■ **Document excerpt**:
● ● ● ● ●

        1. Yeah.
          1. It seems like she probably fucked Curtis Hanson.
    3. Is straight-up unwatchable for me despite §5(1)
      1. I think she thinks acting is just opening your mouth different amounts.
    4. Won an Academy Award for this business
      1. Also that year she tied with the old lady from Titanic for a SAG award
        1. WTF 1997
  6. This dialogue is:
    1. 30% possible taglines
    2. 45% people explaining their plans to other people in painstaking detail
    3. 20% Russell Crowe beating people up
    4. 5% racial slurs
      1. Sometimes I think directors feel that since they’re making a period movie it’s okay to be racist?
        1. They are incorrect
        2. I keep feeling like the actors are breaking the third wall to go, “Man, we all do hate Mexicans, don’t we?”
  7. Things I would enjoy seeing Kevin Spacey say dryly in real life
    1. “I have throat cancer.”
    2. “I have ball cancer.”
    3. “We all have cancer.”
    4.  “Good evening, Your Holiness.”
    5. “One onion bagel, please.”
      1. “Wait a minute. Make it three.”
        1. “Gimme a break, I have tit cancer.”
  8. Veronica Lake
    1. Look, I knew Veronica Lake, Veronica Lake was a friend of mine, and honey, you’re no Veronica Lake.
    2. That said:
      1. “You’re the first man in five years that hasn’t told me I look like Veronica Lake inside of a minute.”
      2. “You look better than Veronica Lake.”
        1. SWOON CITY SWOON CENTRAL SWOON VARSITY DIVISION
  9. Russell Crowe
    1. Is, if nothing else
      1. (and pretty frequently nothing else)
    2. MAGNETIC AS ALL GETOUT
      1. Like an actual magnet. For eyyyyyyyyyyyyes.
    3. I would watch him:
      1. in any movie
        1. including the boat one with the regrettable ponytail
          1. is there gay stuff in that?
            1. asking for a friend
        2. eat oatmeal in BVDs
        3. eat a McRib under any circumstances
        4. play in a Thirty Odd Foot of Grunts show
          1. really that is really the name of his band
        5. take an explosive shit (see §9(3(3)))
        6. stew in a kiddie pool with a sixer and daddish Hawaiian-print trunks
        7. chew on a pen and get ink in his beard
          1. I’m seeming A LOT like a horny gay dude in this list
            1. (shrug)
            2. On that note I should just add that “Fucking me and fucking Bud aren’t the same thing”
        8. decompose and turn into a spooky-ass skeleton
          1. WITH RATS FOR A FACE
          2. LIKE THE ONE HE JUST FOUND UNDER THAT LADY’S HOUSE
          3. boy this film really took a turn
  10. Eyerolls
    1. People having epiphanies into mirrors
    2. Newspaper shots to advance the plot
    3. Slow sax in the love scenes
    4. This bananas:
      1. “All I ever wanted was to measure up to my father.”

● ● ● ● ●

■ **Supplied material**:
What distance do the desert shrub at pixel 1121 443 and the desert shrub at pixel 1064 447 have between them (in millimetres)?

● ● ● ● ●

■ **Activity list**:
1. In the movie notes, what share of the dialogue is Russell Crowe beating people up?
2. Keep writing the movie notes, picking up right after their final entry.
You won't need the lines for anything here.

■ **Answers to the problems**:
1. 20%

2.
      2. “Now’s your chance.”
      3. [quizzical look]
      4. “He died in the line of duty, didn’t he?”
        1. GROAN
        2. GROAN
        3. GROAN
    5. The part at the end where they clutch hands and stare deeply into each other’s eyes and Guy Pearce goes, “Yeah.”
      1. How does that song go?
        1. You say it bestttttttttttt / when you say, “Yeah” like a fucking moron
    6. James Cromwell getting steeply more Irish as the movie goes on
      1. Like, we started with a little lilt and a penchant for violence
      2. Now we’re at five “boyo”s in six minutes? WHAT is happening
      3. Okay he literally just said, “I wouldn’t trade places with him for all the whiskey in Ireland”
        1. ?!?!
        2. !!!!
        3. ???
      4. YR NAME IS FUCKING CROMWELL YOU ARE NOT ALLOWED TO TALK LIKE A LEPRECHAUN
  11. Ways to carry a Colt Detective Special
    1. Like a slightly soiled hanky (Costner)
    2. Like your ten-year-old dick as you pee your name into a snowbank (Crowe)
    3. Like your adult dick as you jack off with a belt around your neck, staring deeply into your own eyes while you have an epiphany (Pearce) (see §10(1))
    4. Like your dick (men, generally)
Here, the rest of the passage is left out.